Il y aurait beaucoup à dire sur l’excentricité du personnage, sur ses manies et sur ses choix artistiques. Il arrive, par exemple, qu’à quelques minutes de sa montée sur scène, l’homme persiste à déambuler autour de son instrument, en tenue décontractée. Qu’il claque quelques accords comme pour chauffer le piano et ses mains, et qu’on le confonde ainsi avec un accordeur quelconque venu vérifier une dernière fois l’état du clavier et des cordes.
Une fois assis face aux touches – fatalement en retard sur l’heure prévue – l’interprète ne se départit jamais de ses partitions usées, de ses feuilles se détachant parfois de l’ensemble. Les tourneurs de pages en savent quelque chose. Apprendre par cœur les pièces? Cet acte qui participe de la bravoure, de l’héroïsme même de tout musicien renommé, ne l’intéresse en aucune manière. «La partition est un médium qui transporte l’esprit de l’auteur, déclarait-il à un magazine spécialisé il y a quelques années. Travailler avec la partition revient à être en contact avec un livre des secrets.»
«Chacune de ses apparitions invite l’auditeur à se détourner de tout ce qu’il a connu en matière d’interprétation et de références.»
À côté de ces saillies somme toute anecdotiques, il y a la substance musicale, qui fait de Pogorelich un être à part. Chacune de ses apparitions invite l’auditeur à se détourner de tout ce qu’il a connu en matière d’interprétations et de références. Sous ses doigts, les œuvres investies trouvent de nouvelles lignes, se déconstruisent à travers des ruptures rythmiques radicales, se déploient sous des traits insoupçonnés. La musique se réinvente ainsi, et un phrasé au chromatisme superbement accentué suffit alors à vous désarçonner, un passage livré avec une projection surhumaine vous emporte dans un tourbillon.
Accompagnées d’une virtuosité spectaculaire – on en retrouve toute l’essence dans son récent album consacré à Chopin –, ces lectures exaspèrent bien évidemment les puristes les plus acharnés. «C’est du terrorisme sonore particulièrement prononcé», s’emportait en 2020 un critique français dans un compte rendu de concert. «C’est une médiocrité musicale et une catastrophe sonore», lisait-on ailleurs, dans la critique d’un récent album consacré à Rachmaninov et Beethoven.
Errances et come-back
Au fil des saisons, après avoir connu une ascension irrésistible, le pianiste s’est brûlé les ailes, écrasé aussi par le poids de grandes tragédies personnelles. Le conflit dans les Balkans, qui aboutira à l’implosion de la Yougoslavie, déchirera l’enfant d’un père croate et d’une mère Serbe. Plus grave encore, en 1996, le décès prématuré de sa professeure, puis épouse, Aliza Kezeradze, de vingt ans son aînée, le laisse longtemps prostré.

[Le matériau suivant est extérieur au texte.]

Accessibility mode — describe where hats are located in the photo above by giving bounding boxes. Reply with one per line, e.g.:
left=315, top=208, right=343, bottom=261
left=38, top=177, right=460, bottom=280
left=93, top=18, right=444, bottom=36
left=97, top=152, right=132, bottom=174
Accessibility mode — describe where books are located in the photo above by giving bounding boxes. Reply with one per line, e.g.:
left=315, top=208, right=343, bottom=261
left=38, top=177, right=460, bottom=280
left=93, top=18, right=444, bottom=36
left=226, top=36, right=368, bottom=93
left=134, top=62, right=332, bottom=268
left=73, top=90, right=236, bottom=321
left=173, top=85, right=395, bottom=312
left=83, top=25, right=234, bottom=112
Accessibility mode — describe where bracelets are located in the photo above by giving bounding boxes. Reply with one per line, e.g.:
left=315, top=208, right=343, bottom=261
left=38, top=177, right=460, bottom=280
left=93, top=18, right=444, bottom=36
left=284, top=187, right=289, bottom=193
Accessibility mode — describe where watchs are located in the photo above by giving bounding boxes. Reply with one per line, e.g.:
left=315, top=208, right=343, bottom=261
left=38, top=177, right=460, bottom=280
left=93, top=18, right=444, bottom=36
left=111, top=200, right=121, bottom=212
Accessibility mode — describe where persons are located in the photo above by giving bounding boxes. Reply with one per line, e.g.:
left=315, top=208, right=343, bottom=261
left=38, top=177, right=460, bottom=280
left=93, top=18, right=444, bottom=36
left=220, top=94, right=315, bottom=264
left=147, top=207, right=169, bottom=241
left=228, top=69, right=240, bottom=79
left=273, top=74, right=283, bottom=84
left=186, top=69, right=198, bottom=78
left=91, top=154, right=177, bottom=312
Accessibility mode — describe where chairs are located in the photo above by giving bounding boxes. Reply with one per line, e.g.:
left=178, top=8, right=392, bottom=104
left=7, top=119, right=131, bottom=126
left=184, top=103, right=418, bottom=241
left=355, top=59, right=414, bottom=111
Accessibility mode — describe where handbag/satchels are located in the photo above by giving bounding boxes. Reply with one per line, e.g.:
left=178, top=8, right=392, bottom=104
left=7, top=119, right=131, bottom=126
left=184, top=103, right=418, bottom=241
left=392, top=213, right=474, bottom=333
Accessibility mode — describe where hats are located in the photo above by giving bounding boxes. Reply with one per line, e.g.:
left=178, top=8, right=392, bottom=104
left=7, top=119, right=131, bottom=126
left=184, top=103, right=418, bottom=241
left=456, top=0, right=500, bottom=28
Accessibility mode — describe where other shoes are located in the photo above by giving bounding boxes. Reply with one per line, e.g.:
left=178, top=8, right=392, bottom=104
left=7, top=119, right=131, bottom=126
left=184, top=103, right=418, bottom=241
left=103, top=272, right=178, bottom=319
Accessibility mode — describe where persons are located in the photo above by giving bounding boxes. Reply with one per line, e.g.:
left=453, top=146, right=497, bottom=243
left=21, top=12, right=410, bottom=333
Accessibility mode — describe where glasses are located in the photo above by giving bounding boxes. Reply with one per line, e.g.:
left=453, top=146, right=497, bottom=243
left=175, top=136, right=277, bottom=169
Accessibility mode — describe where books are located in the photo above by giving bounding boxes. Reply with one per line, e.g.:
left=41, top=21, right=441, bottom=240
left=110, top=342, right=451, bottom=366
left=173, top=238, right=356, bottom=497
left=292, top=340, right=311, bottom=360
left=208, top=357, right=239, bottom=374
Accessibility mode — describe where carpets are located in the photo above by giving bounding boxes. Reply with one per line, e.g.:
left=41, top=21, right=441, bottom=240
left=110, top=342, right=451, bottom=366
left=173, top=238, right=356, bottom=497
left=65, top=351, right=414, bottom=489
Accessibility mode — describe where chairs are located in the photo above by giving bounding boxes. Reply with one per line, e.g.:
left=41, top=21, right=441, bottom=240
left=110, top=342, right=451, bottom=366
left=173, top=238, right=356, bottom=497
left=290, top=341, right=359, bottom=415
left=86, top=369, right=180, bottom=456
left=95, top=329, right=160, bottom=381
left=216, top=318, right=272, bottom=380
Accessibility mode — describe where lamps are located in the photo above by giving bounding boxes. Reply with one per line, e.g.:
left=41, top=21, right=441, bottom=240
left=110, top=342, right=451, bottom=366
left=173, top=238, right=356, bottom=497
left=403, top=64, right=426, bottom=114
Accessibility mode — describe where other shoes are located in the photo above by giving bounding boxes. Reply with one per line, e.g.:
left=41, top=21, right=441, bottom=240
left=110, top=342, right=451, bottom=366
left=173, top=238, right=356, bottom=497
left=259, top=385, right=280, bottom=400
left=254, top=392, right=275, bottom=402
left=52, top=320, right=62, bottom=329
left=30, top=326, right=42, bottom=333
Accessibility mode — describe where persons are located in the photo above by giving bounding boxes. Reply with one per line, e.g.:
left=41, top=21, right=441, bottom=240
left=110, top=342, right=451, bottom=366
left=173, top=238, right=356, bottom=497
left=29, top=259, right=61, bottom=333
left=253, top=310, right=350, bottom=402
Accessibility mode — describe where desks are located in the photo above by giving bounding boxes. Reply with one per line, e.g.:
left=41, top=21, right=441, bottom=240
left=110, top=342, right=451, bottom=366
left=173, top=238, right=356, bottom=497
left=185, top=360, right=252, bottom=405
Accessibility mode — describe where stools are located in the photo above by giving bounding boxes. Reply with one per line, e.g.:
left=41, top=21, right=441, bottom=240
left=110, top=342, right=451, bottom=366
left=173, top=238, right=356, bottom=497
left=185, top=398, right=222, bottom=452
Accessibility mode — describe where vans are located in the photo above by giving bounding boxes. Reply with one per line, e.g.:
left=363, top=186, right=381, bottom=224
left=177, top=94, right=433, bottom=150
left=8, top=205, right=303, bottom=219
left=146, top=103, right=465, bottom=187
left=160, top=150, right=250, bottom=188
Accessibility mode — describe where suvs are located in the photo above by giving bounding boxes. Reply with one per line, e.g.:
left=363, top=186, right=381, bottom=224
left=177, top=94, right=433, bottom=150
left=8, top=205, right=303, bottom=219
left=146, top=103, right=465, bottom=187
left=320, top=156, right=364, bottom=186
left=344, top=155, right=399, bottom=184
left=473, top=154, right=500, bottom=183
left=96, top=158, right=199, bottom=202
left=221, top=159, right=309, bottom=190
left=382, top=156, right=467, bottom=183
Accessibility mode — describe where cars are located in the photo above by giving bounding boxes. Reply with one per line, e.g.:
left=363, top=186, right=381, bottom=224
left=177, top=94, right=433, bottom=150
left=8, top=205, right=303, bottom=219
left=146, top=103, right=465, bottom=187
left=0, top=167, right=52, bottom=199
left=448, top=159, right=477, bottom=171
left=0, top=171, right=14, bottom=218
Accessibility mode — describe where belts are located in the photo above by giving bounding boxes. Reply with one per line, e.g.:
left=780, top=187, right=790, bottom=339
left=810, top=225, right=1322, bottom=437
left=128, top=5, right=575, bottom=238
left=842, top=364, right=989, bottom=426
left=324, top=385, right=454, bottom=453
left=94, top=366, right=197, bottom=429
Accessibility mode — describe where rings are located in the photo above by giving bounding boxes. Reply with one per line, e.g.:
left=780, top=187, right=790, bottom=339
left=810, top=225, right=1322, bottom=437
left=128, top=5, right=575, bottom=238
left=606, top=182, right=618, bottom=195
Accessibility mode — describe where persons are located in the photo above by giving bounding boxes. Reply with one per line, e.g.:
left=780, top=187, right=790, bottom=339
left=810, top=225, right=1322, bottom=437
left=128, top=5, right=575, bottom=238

Durant près de vingt ans, il n’enregistrera plus rien et ne fera que de rares apparitions sur scène. Ses come-back successifs montreront les errances, ils dévoileront des chemins interprétatifs radicaux et labyrinthiques.
La grandeur du personnage résiste cependant à toute critique dans quelques albums indispensables. Ses sonates de Scarlatti sont habitées par une grâce venue d’ailleurs. Ses «Suites anglaises» de Bach, tout comme son «Gaspard de la nuit» de Ravel, on les emporterait partout sans hésiter, et on y ajoutera encore ses «Tableaux d’une exposition» de Moussorgski.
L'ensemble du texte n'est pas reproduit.